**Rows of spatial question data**
○ ○ ○
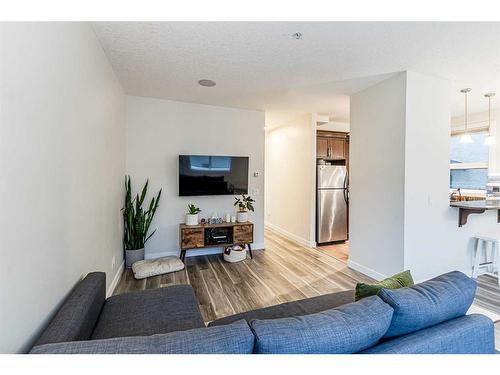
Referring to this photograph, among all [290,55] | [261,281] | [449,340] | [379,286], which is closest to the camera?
[449,340]

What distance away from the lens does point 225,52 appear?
238 centimetres

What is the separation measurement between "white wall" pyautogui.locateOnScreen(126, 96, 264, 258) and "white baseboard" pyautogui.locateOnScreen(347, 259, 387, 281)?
1821mm

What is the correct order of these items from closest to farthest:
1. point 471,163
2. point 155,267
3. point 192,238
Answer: point 155,267 → point 192,238 → point 471,163

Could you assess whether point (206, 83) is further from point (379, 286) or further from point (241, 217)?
point (379, 286)

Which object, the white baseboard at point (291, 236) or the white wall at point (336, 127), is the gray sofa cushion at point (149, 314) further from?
the white wall at point (336, 127)

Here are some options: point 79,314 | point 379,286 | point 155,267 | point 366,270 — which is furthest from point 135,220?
point 366,270

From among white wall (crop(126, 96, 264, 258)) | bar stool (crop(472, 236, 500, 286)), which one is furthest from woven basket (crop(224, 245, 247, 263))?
bar stool (crop(472, 236, 500, 286))

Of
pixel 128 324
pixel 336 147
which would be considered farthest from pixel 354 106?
pixel 128 324

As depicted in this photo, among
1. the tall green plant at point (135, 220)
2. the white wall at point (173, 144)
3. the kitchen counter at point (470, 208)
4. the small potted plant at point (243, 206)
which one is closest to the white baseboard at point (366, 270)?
the kitchen counter at point (470, 208)

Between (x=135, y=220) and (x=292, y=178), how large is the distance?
10.6 ft

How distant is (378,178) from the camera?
10.5 ft

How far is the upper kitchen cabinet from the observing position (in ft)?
16.8

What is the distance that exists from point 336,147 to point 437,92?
2.38 meters
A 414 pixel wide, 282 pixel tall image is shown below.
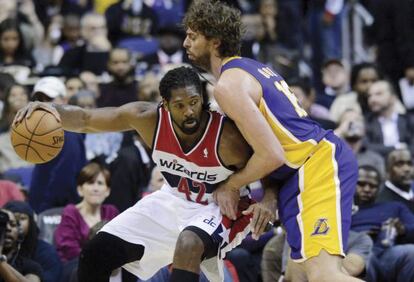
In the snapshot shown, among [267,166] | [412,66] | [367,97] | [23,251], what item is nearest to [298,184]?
[267,166]

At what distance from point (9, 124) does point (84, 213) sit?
1834 mm

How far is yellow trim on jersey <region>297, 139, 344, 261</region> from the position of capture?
607 centimetres

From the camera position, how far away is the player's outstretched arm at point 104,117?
6.39 meters

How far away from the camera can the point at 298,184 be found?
619cm

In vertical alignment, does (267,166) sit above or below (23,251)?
above

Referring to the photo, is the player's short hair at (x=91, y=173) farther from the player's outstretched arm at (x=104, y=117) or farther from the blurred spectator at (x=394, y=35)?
the blurred spectator at (x=394, y=35)

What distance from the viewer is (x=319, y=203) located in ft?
20.1

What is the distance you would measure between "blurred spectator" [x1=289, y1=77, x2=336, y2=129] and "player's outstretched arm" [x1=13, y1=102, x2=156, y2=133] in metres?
4.11

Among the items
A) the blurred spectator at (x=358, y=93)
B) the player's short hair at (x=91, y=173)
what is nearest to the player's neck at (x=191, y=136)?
the player's short hair at (x=91, y=173)

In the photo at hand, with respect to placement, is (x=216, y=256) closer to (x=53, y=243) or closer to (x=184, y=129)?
(x=184, y=129)

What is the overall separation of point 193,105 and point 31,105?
997 mm

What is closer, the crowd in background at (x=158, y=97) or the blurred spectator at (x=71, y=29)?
the crowd in background at (x=158, y=97)

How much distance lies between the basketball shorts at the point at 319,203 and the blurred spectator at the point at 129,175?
3087mm

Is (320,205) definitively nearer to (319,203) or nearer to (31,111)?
(319,203)
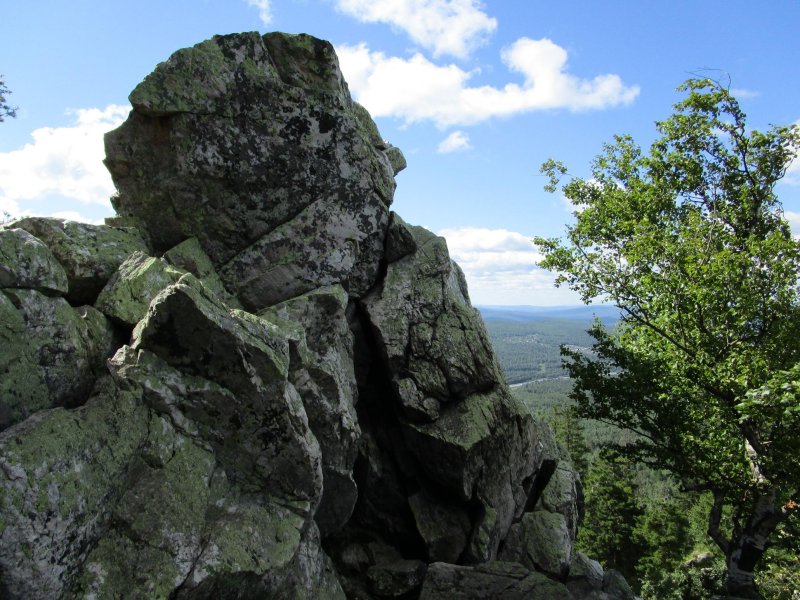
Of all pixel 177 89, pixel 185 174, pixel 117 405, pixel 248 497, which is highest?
pixel 177 89

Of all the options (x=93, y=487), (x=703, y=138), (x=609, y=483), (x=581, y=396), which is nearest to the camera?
(x=93, y=487)

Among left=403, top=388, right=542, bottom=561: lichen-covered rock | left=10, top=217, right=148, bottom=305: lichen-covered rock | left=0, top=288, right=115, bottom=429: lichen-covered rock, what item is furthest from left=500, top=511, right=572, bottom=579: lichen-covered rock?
left=10, top=217, right=148, bottom=305: lichen-covered rock

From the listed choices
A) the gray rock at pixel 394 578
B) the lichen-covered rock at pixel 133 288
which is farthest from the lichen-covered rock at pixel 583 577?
the lichen-covered rock at pixel 133 288

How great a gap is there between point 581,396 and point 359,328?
39.4 feet

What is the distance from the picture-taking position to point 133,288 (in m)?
12.5

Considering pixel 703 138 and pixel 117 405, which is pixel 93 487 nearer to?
pixel 117 405

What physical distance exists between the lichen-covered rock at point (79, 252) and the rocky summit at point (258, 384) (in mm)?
53

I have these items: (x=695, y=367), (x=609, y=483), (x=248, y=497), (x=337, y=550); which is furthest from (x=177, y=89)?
(x=609, y=483)

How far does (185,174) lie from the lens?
16734 millimetres

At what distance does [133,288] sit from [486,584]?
13096 mm

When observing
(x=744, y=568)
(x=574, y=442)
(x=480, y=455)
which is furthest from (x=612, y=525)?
(x=480, y=455)

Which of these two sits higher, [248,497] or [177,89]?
[177,89]

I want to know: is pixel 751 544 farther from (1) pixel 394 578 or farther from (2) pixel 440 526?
(1) pixel 394 578

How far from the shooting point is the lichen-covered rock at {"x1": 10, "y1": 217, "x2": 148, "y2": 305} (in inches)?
492
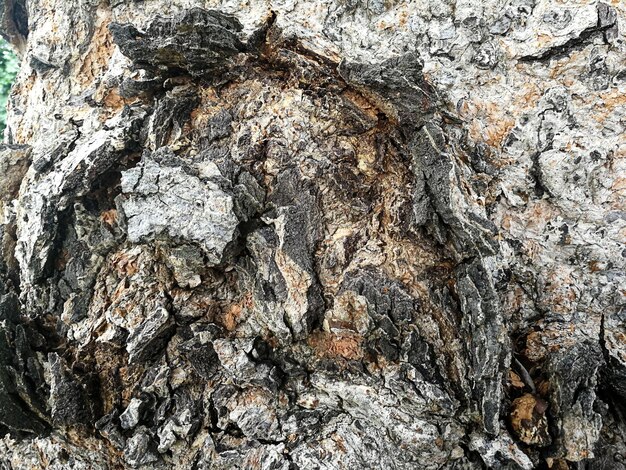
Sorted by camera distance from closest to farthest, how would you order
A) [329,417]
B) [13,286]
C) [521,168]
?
[329,417], [521,168], [13,286]

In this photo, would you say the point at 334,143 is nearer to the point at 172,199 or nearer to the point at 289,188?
the point at 289,188

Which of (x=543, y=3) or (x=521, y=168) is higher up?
(x=543, y=3)

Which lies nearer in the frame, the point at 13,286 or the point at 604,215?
the point at 604,215

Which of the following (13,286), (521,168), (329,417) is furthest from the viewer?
(13,286)

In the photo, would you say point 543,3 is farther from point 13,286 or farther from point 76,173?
point 13,286

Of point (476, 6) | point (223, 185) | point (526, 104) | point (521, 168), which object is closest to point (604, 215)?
point (521, 168)

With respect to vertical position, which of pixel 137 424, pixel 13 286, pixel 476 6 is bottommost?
pixel 137 424

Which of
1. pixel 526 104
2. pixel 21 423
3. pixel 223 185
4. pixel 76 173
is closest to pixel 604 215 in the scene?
○ ○ ○
**What to work on**
Print each record exactly as it stands, leaving the images out.

**In response**
Referring to this photograph, among all [290,55] | [261,281] | [449,340] | [379,286], which is closest to the camera?
[449,340]

What distance away from the lens does point 225,52 appear?
238 centimetres

What is the separation measurement between "white wall" pyautogui.locateOnScreen(126, 96, 264, 258) and "white baseboard" pyautogui.locateOnScreen(347, 259, 387, 281)?
1821mm

What is the correct order of these items from closest to farthest:
1. point 471,163
2. point 155,267
3. point 192,238
Answer: point 155,267 → point 192,238 → point 471,163

Could you assess whether point (206, 83) is further from point (379, 286) or further from point (241, 217)?
point (379, 286)

Which object, the white baseboard at point (291, 236) or the white wall at point (336, 127), is the gray sofa cushion at point (149, 314) further from?
the white wall at point (336, 127)

Here are some options: point 79,314 | point 379,286 | point 155,267 | point 366,270 — which is furthest from point 135,220?
point 366,270

From among white wall (crop(126, 96, 264, 258)) | bar stool (crop(472, 236, 500, 286)), which one is furthest from woven basket (crop(224, 245, 247, 263))?
bar stool (crop(472, 236, 500, 286))

Of
pixel 128 324
pixel 336 147
which would be considered farthest from pixel 354 106?
pixel 128 324

As depicted in this photo, among
1. the tall green plant at point (135, 220)
2. the white wall at point (173, 144)
3. the kitchen counter at point (470, 208)
4. the small potted plant at point (243, 206)
which one is closest to the white baseboard at point (366, 270)?
the kitchen counter at point (470, 208)

Between (x=135, y=220) and (x=292, y=178), how large is the distance?
10.6 ft

How distant is (378,178) from the camera?
10.5 ft

How far is the upper kitchen cabinet from the observing position (in ft)?
16.8

What is the distance that exists from point 336,147 to point 437,92?
2.38 meters
A 414 pixel wide, 282 pixel tall image is shown below.
In the snapshot shown, among [267,166] | [412,66] | [367,97] | [23,251], what item is nearest to [298,184]?
[267,166]

At what distance from point (9, 124) does point (84, 213) sit?
1834 mm

How far is yellow trim on jersey <region>297, 139, 344, 261</region> from the position of capture?
607 centimetres

From the camera position, how far away is the player's outstretched arm at point 104,117?
6.39 meters

How far away from the camera can the point at 298,184 be found?
619cm

In vertical alignment, does (267,166) sit above or below (23,251)?
above

Referring to the photo, is the player's short hair at (x=91, y=173) farther from the player's outstretched arm at (x=104, y=117) or farther from the blurred spectator at (x=394, y=35)?
the blurred spectator at (x=394, y=35)

What distance from the viewer is (x=319, y=203) located in ft?
20.1

What is the distance you would measure between "blurred spectator" [x1=289, y1=77, x2=336, y2=129] and "player's outstretched arm" [x1=13, y1=102, x2=156, y2=133] in metres?
4.11

Among the items
A) the blurred spectator at (x=358, y=93)
B) the player's short hair at (x=91, y=173)
what is nearest to the player's neck at (x=191, y=136)?
the player's short hair at (x=91, y=173)

In the photo at hand, with respect to placement, is (x=216, y=256) closer to (x=53, y=243) or closer to (x=184, y=129)?
(x=184, y=129)

What is the overall separation of point 193,105 and point 31,105?
997 mm

What is closer, the crowd in background at (x=158, y=97) or the blurred spectator at (x=71, y=29)?
the crowd in background at (x=158, y=97)

How much distance lies between the basketball shorts at the point at 319,203 and the blurred spectator at the point at 129,175?
3087mm

Is (320,205) definitively nearer to (319,203) or nearer to (31,111)?
(319,203)
Of all pixel 177 89, pixel 185 174, pixel 117 405, pixel 248 497, which is highest?
pixel 177 89

Of all the options (x=93, y=487), (x=703, y=138), (x=609, y=483), (x=581, y=396), which is nearest to the camera?
(x=93, y=487)

Among left=403, top=388, right=542, bottom=561: lichen-covered rock | left=10, top=217, right=148, bottom=305: lichen-covered rock | left=0, top=288, right=115, bottom=429: lichen-covered rock, what item is furthest from left=500, top=511, right=572, bottom=579: lichen-covered rock?
left=10, top=217, right=148, bottom=305: lichen-covered rock

From the listed choices
A) the gray rock at pixel 394 578
B) the lichen-covered rock at pixel 133 288
which is farthest from the lichen-covered rock at pixel 583 577?
the lichen-covered rock at pixel 133 288

How great a gap is there between point 581,396 and point 359,328?
39.4 feet

What is the distance from the picture-taking position to point 133,288 (in m)?
12.5

Considering pixel 703 138 and pixel 117 405, which is pixel 93 487 nearer to?
pixel 117 405

What physical distance exists between the lichen-covered rock at point (79, 252) and the rocky summit at point (258, 384) (in mm)?
53

I have these items: (x=695, y=367), (x=609, y=483), (x=248, y=497), (x=337, y=550); which is furthest from (x=177, y=89)?
(x=609, y=483)

How far does (185,174) lie from the lens?
16734 millimetres

At what distance does [133,288] sit from [486,584]?
13096 mm

When observing
(x=744, y=568)
(x=574, y=442)
(x=480, y=455)
which is furthest from (x=612, y=525)?
(x=480, y=455)

Which of these two sits higher, [248,497] or [177,89]?
[177,89]

I want to know: is pixel 751 544 farther from (1) pixel 394 578 or farther from (2) pixel 440 526?
(1) pixel 394 578

How far from the shooting point is the lichen-covered rock at {"x1": 10, "y1": 217, "x2": 148, "y2": 305} (in inches)?
492
Sorted by camera distance from closest to farthest, how would you order
A) [329,417]
B) [13,286]
C) [521,168]
?
[329,417], [521,168], [13,286]

In this photo, would you say the point at 334,143 is nearer to the point at 172,199 or nearer to the point at 289,188?
the point at 289,188

Which of (x=543, y=3) or (x=521, y=168) is higher up?
(x=543, y=3)

Which lies nearer in the frame, the point at 13,286 or the point at 604,215?
the point at 604,215

Which of the following (13,286), (521,168), (329,417) is furthest from the viewer?
(13,286)

In the photo, would you say point 543,3 is farther from point 13,286 or farther from point 76,173?
point 13,286

Of point (476, 6) | point (223, 185) | point (526, 104) | point (521, 168), which object is closest to point (604, 215)?
point (521, 168)

With respect to vertical position, which of pixel 137 424, pixel 13 286, pixel 476 6 is bottommost?
pixel 137 424

Which of
1. pixel 526 104
2. pixel 21 423
3. pixel 223 185
4. pixel 76 173
is closest to pixel 604 215 in the scene?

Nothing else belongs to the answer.